### PROBLEM DETAILS
Give again, unchanged, the line that contains "phylum: Chordata" together with every line that follows it until the entries end.

(Dataset records)
/---

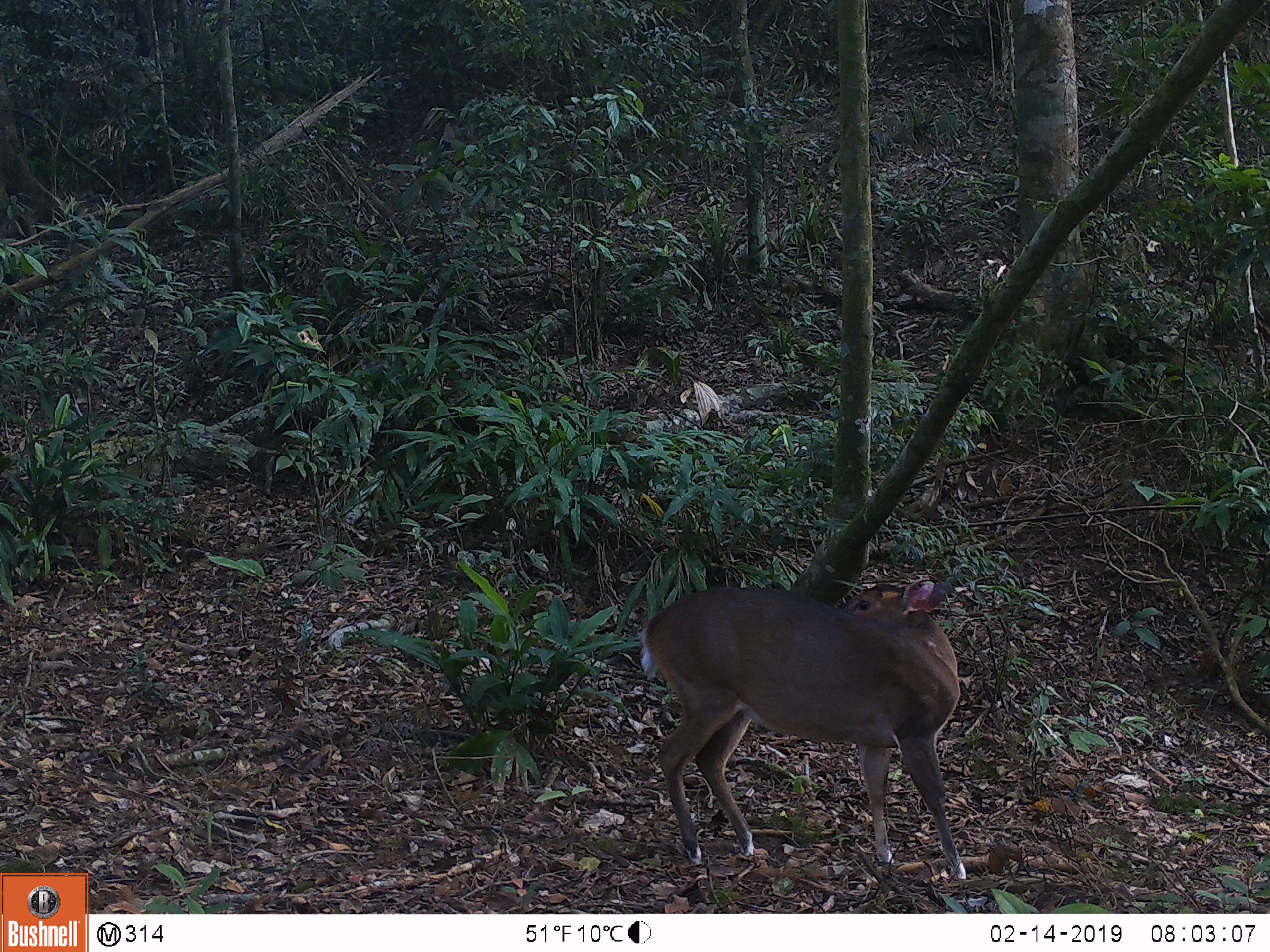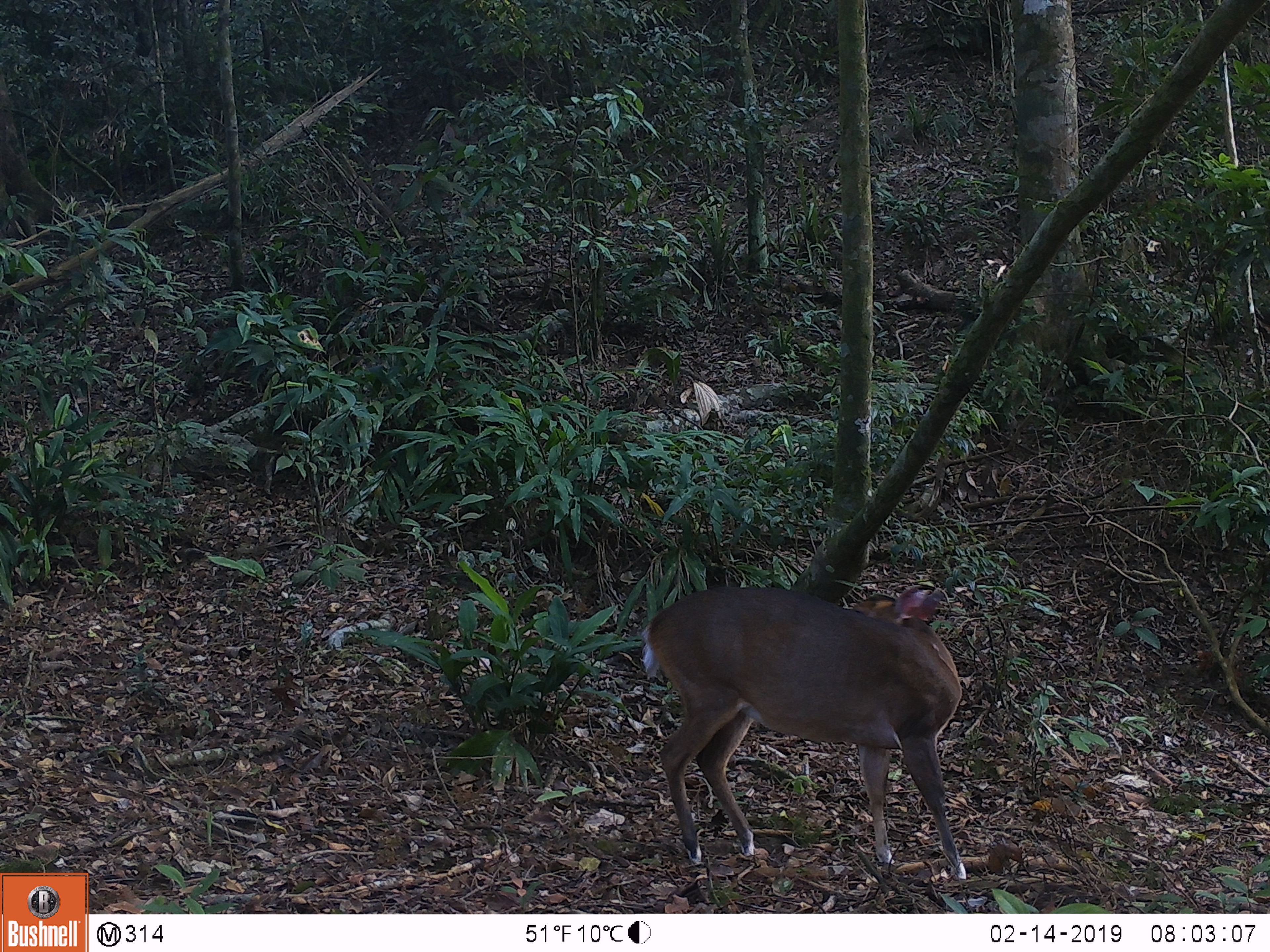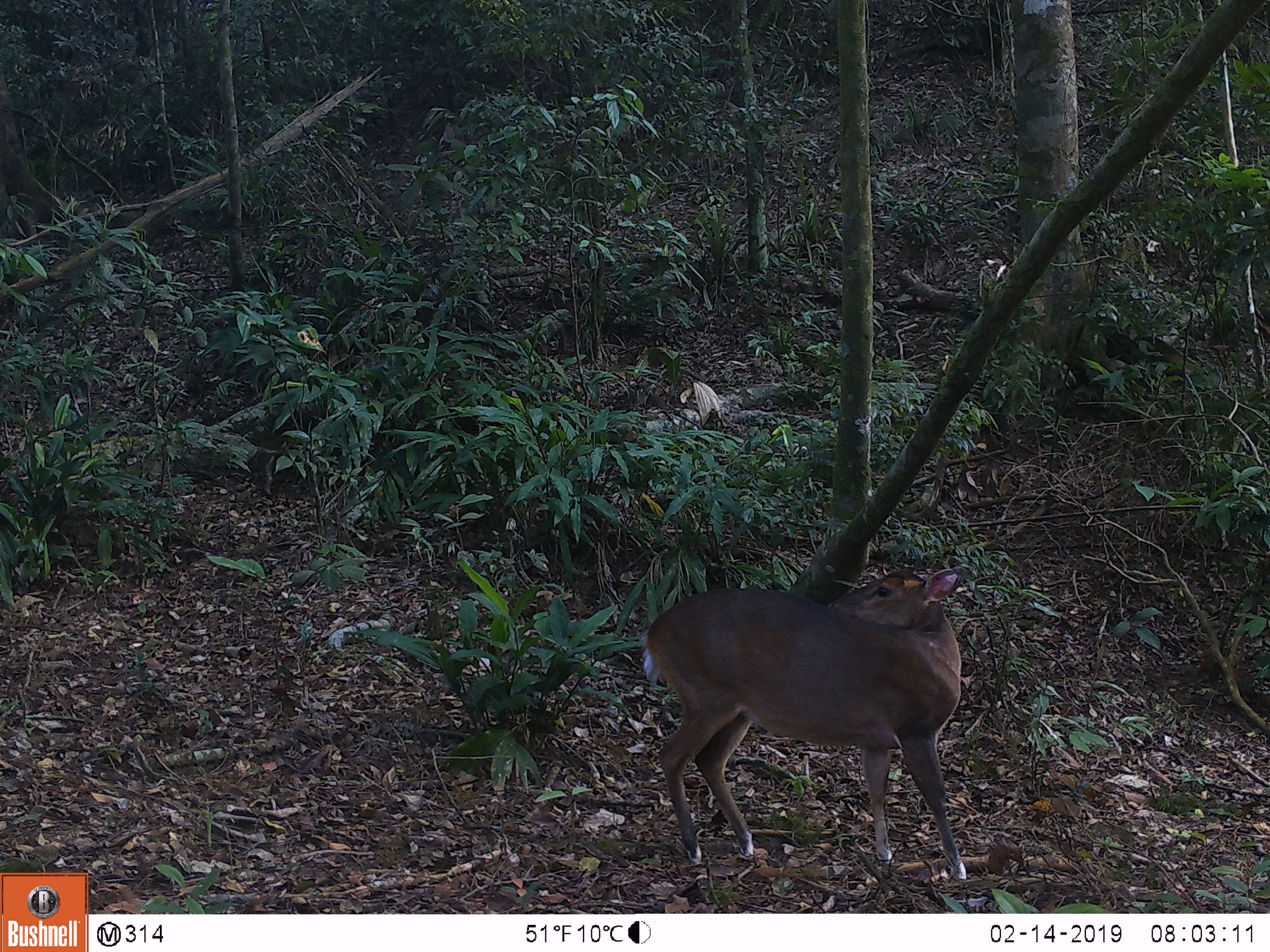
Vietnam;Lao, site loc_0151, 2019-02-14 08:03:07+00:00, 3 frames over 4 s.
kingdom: Animalia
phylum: Chordata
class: Mammalia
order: Artiodactyla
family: Cervidae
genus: Muntiacus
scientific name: Muntiacus vuquangensis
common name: large-antlered muntjac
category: large antlered muntjac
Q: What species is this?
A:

\---

### RESPONSE TO THIS TASK
phylum: Chordata
class: Mammalia
order: Artiodactyla
family: Cervidae
genus: Muntiacus
scientific name: Muntiacus vuquangensis
common name: large-antlered muntjac
category: large antlered muntjac
Q: What species is this?
A:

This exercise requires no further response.